学校法人 麻布獣医学園

学園の概要ABOUT

卒業式における理事長祝辞

麻布大学卒業生の皆さまへのメッセージ

 学校法人麻布獣医学園を代表し一言お祝いの言葉をのべさせていただきます。
 卒業生、修了生の皆さん、ご卒業、修了、誠におめでとうございます。
 また、ご父母の方々には、ご子息、ご息女のご卒業、修了のお祝いを申し上げるとともに、これまでの法人、大学へのご支援、ご理解に厚く御礼申し上げます。
 さて、皆さんは、コロナ禍、あるいはコロナ禍の影響が残る中入学され、所定の課程を修め今日を迎えられました。
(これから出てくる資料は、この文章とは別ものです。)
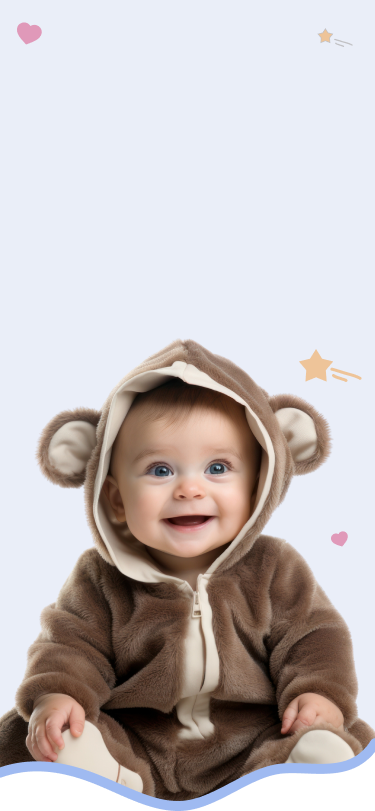 Organic European Formulas: Healthy Beginnings Start Here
この間、様々なせいやくが中、学習者本位の教育、新たな教育・研究プログラムの確立、展開など、教育・研究の質、環境の維持、向上に尽力されてきた教職員の方々があったことに改めて思いをしていただければと思います。
 本学は、生命科学の教育、研究に長い歴史を刻んできています。そして、本学の建学の精神には、学理の討究という言葉とともに、誠実なる実践、という言葉が謳われています。教育雑誌に、ある教育機関の目標として、知を携え、心をひらき、世界にやさしく、そして力強く働きかける人物を育む、とありました。
 先行きが不透明で、将来の予測が困難な時代と言われています。現在の世界情勢をみるとそのとおりかという思いもありますが、これまでもその変化のスピードの違いはあるにせよ、先行きが透明で予測が容易であった時代などなかったのではないか思います。
 新たな世界に進まれても、徒に不安に思うことなく、本学で修められたそれぞれの分野の知識、技術、課題解決能力にさらなる学びを加え、実社会、生活者を取巻く様々な課題に誠実に向き合い、より豊かな社会の実現に向け、人として、専門技術者としての役割を果たしていかれることを願っています。
 私学、私立大学は、創設者にはじまり、これまで在籍してきた教職員に方々、学生の皆さんに培われて今日があります。これからも麻布大学は皆さんの大学であり、折々、本学での日々を振り返り、ときに訪ねてきていただき、そして後に続く後輩達のためにも様々形で支援をいただければと思います。
 新しい世界に進まれても、当然よいことばかりというわけにはいきませんが、取り返しのつかない失敗はありません。皆さんのゴールは遙か彼方です。最後に、生涯学び続け、失意泰然、得意淡然、時に一息入れながら、様々な出来事を正面から受け止め、誠実に対応し、そして皆さん自身が心豊かにお過ごしなることを願って、お祝いの言葉とします。